A Comparative Analysis of IPID Selection Methods

This repository contains the supporting simulation, benchmarking, and plotting code for the paper A Taxonomy and Comparative Analysis of IPv4 ID Selection Correctness, Security, and Performance by Joshua J. Daymude, Antonio M. Espinoza, Holly Bergen, Benjamin Mixon–Baca, Jeffrey Knockel, and Jedidiah R. Crandall.

Getting Started

We use uv to manage Python environments. Install it and then run the following to get all dependencies:

uv sync

Then activate the corresponding virtual environment with:

source .venv/bin/activate

Many of our results involve computationally expensive sampling or benchmarking experiments. If you would like to reproduce our results from scratch, follow the instructions below. Otherwise, download our pre-computed results (available here) and extract them in this directory as results/. You can then call the corresponding plotting scripts in collisions.py (correctness), security.py (security), and benchplot.py (performance) without having to wait for the long runtimes.

Usage Guide

Correctness

collisions.py contains our correctness analysis (Section 4.2). Run it with

python collisions.py -P <num_cores>

where -P optionally specifies additional cores to speed up the calculations depending on sampling. Use python collisions.py --help for all options. If results/collisions/ already exists, it will use the results therein instead of calculating them from scratch.

Security

security.py contains our security analysis (Section 4.3). Run it with

python security.py -P <num_cores>

where -P optionally specifies additional cores to speed up the calculations depending on sampling. Use python security.py --help for all options. If results/security/ already exists, it will use the results therein instead of calculating them from scratch.

Performance

Our runtime benchmark (Section 4.4, Appendix B) is implemented in C++ and is found in the benchmark/ directory. If you downloaded our pre-computed results (in this case, results/benchmark/), then you can plot the outcome with python benchplot.py (use the --help option for details).

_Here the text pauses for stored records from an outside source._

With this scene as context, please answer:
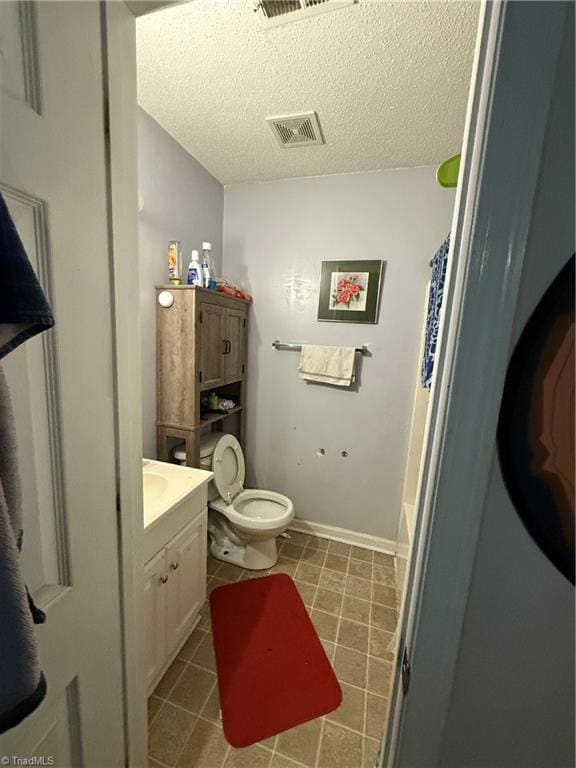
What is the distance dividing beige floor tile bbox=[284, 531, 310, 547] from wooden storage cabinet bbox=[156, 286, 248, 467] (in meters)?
1.05

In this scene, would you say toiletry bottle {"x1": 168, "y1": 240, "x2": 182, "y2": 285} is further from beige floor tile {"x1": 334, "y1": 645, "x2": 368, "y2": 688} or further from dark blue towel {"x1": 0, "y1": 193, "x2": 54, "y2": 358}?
beige floor tile {"x1": 334, "y1": 645, "x2": 368, "y2": 688}

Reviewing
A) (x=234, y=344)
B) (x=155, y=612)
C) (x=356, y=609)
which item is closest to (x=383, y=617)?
(x=356, y=609)

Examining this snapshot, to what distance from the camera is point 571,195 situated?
0.38 meters

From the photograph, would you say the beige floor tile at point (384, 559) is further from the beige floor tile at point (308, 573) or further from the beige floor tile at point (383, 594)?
the beige floor tile at point (308, 573)

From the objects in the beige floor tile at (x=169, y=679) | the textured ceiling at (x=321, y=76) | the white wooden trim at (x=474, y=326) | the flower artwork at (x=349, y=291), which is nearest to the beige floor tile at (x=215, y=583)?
the beige floor tile at (x=169, y=679)

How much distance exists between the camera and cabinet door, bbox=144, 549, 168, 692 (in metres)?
1.11

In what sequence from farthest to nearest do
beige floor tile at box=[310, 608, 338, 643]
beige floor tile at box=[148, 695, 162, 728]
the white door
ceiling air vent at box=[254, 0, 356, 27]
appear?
beige floor tile at box=[310, 608, 338, 643] → beige floor tile at box=[148, 695, 162, 728] → ceiling air vent at box=[254, 0, 356, 27] → the white door

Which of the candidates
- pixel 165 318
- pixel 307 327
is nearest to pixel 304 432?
pixel 307 327

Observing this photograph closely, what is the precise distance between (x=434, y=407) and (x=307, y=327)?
5.53ft

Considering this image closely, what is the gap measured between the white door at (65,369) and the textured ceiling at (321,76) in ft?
2.21

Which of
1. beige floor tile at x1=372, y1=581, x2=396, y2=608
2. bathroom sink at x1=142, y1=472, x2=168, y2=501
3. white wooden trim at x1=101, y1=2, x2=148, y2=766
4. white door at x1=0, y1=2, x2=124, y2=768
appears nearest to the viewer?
white door at x1=0, y1=2, x2=124, y2=768

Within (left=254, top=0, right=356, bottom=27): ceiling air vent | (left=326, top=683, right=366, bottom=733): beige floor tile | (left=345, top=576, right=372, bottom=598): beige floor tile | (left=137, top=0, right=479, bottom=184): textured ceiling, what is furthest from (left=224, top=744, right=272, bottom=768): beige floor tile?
(left=254, top=0, right=356, bottom=27): ceiling air vent

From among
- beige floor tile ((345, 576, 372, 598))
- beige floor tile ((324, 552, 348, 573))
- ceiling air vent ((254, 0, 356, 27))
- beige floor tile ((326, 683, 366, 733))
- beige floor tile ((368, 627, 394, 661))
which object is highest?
ceiling air vent ((254, 0, 356, 27))

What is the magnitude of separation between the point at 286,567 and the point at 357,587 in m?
0.45
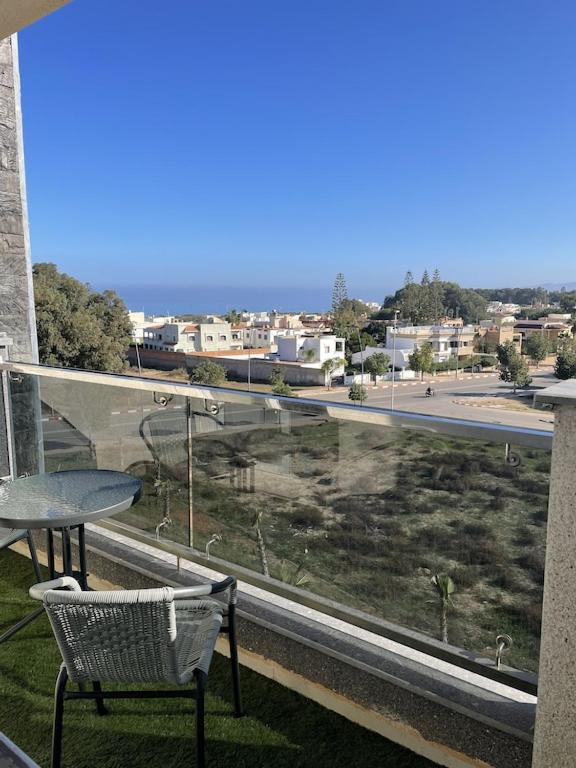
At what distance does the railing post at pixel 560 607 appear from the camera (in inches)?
45.8

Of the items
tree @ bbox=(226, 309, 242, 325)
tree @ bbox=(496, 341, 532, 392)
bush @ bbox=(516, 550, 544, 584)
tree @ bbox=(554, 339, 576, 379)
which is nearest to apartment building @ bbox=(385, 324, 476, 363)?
tree @ bbox=(496, 341, 532, 392)

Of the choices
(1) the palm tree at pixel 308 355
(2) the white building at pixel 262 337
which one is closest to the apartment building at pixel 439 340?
(1) the palm tree at pixel 308 355

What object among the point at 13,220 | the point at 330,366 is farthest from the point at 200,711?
the point at 330,366

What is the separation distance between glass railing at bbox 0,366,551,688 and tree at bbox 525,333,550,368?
66.6m

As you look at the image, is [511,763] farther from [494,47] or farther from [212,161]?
[212,161]

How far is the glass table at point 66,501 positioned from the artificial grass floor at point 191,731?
370mm

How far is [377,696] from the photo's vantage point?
166cm

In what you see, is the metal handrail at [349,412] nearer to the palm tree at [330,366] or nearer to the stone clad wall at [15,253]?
the stone clad wall at [15,253]

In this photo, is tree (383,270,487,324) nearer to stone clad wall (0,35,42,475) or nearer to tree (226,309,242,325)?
tree (226,309,242,325)

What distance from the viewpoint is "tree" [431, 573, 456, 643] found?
5.24ft

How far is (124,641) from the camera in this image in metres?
1.24

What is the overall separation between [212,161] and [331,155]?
25.3 metres

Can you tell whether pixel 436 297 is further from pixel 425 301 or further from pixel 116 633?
pixel 116 633

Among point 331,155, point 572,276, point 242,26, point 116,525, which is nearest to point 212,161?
point 331,155
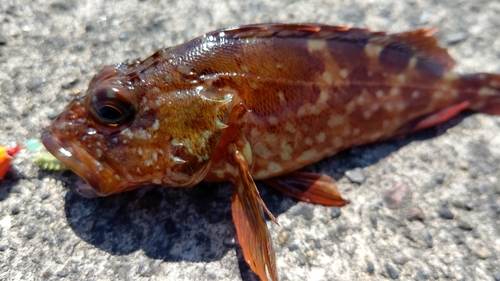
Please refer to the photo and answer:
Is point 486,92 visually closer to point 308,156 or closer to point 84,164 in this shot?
point 308,156

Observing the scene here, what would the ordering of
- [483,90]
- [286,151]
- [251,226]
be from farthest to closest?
[483,90]
[286,151]
[251,226]

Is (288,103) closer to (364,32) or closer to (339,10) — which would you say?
(364,32)

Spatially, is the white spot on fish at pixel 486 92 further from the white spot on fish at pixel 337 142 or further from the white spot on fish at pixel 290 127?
the white spot on fish at pixel 290 127

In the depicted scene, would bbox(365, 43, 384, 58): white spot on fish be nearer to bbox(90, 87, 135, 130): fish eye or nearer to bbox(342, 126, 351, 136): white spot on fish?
bbox(342, 126, 351, 136): white spot on fish

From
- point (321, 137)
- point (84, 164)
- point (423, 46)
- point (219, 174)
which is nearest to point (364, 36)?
point (423, 46)

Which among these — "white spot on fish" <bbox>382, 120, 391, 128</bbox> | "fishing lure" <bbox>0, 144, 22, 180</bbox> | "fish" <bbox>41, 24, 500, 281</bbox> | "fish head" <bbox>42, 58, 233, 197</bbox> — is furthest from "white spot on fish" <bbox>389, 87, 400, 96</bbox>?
"fishing lure" <bbox>0, 144, 22, 180</bbox>

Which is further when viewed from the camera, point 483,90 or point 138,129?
point 483,90

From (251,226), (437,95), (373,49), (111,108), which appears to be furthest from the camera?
(437,95)

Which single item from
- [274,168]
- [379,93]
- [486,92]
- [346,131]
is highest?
[486,92]
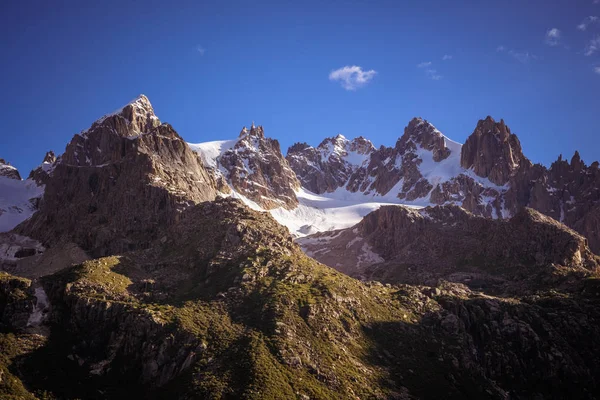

If you are trying to run the benchmark from scratch, navigate to benchmark/ and then build with ./build.sh. Any build errors likely will have to do with your C++ version (we require C++20), or missing boost libraries (we use boost::program_options). A successful build will create a build/ directory containing a variety of build artifacts.

View the executable's options using ./build/benchmark --help. Our benchmark can be replicated using ./run_local.sh, though you may need to adjust the parameters based on your hardware. For use on the ASU Sol supercomputer, use the run_sol.sh script instead.